*Dataset records*
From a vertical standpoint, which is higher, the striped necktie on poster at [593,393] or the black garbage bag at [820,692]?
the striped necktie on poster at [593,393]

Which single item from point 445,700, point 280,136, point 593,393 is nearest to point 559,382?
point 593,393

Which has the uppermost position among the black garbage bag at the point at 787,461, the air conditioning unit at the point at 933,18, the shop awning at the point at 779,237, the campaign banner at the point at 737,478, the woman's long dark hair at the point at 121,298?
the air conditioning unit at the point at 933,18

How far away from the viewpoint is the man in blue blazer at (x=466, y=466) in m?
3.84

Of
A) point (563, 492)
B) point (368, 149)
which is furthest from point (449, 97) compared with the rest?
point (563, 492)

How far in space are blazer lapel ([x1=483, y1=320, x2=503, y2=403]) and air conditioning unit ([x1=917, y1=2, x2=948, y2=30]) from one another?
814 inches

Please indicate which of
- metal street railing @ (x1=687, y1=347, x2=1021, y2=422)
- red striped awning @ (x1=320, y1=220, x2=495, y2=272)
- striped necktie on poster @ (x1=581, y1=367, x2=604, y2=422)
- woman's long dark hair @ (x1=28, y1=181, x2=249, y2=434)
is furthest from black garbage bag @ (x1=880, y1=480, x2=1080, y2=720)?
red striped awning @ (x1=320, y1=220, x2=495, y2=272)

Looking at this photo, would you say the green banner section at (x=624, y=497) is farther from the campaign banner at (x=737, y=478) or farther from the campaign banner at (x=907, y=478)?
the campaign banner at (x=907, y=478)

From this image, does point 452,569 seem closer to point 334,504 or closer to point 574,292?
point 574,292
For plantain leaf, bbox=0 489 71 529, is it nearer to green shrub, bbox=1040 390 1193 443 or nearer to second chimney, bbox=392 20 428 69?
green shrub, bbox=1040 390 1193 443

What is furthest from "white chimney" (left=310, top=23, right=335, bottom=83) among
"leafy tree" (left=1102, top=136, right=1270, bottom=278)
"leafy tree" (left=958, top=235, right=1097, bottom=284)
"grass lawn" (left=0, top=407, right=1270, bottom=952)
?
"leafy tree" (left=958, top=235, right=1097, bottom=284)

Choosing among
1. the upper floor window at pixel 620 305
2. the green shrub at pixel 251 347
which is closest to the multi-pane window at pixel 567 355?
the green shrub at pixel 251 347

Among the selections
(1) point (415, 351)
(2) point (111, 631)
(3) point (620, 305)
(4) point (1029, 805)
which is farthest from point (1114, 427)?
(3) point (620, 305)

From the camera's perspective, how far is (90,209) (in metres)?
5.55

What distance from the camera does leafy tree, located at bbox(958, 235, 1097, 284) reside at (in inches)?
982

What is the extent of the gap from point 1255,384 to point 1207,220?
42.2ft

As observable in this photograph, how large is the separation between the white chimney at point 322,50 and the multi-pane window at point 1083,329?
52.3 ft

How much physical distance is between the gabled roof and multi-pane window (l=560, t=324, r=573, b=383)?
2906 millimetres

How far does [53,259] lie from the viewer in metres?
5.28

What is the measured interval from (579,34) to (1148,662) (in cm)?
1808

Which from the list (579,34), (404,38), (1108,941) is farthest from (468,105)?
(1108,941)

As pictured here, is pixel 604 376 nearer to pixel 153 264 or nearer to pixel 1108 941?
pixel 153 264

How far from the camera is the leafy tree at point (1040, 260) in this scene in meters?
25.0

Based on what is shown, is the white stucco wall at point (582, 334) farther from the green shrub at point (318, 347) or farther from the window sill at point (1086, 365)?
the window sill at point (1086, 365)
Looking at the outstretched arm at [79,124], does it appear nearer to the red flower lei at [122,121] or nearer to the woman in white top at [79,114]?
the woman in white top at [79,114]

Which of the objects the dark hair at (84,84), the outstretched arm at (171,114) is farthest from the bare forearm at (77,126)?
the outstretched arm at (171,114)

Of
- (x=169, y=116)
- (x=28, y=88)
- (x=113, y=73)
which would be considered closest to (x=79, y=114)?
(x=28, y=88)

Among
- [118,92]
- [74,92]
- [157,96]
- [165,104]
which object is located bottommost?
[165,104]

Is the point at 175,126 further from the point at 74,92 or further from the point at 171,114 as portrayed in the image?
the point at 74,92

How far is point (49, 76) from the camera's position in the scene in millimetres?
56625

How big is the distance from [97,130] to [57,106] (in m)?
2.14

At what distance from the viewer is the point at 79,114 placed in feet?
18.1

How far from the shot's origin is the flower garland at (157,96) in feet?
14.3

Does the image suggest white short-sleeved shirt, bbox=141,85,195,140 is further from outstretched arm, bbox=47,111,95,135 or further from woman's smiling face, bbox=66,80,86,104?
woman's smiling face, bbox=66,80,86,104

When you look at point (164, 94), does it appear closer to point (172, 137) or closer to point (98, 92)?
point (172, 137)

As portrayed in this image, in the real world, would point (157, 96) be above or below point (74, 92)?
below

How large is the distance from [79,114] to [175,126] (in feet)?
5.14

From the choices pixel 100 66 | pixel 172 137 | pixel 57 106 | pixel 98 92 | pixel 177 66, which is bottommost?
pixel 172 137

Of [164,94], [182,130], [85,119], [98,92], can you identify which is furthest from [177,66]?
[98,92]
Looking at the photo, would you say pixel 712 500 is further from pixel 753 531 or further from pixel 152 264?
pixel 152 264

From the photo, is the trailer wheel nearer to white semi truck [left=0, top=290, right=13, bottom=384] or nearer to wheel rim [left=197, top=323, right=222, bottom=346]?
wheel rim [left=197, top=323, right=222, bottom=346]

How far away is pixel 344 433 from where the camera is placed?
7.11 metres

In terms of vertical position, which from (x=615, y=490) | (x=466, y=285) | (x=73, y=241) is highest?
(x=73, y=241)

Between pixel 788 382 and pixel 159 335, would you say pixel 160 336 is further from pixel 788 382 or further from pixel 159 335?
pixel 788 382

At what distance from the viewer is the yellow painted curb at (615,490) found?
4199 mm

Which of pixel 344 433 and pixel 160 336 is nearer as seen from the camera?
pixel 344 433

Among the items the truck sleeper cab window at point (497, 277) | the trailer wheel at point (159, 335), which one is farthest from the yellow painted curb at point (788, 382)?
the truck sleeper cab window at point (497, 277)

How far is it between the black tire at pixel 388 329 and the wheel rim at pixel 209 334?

*Job*
Copy out the lines above unchanged, beginning at the line that contains "From the photo, is" and stopping after the line that contains "7.11 metres".

*Correct result*
From the photo, is the trailer wheel nearer to white semi truck [left=0, top=290, right=13, bottom=384] or nearer to wheel rim [left=197, top=323, right=222, bottom=346]?
wheel rim [left=197, top=323, right=222, bottom=346]

How far away is pixel 344 433 from where the camera is placed?
7.11 metres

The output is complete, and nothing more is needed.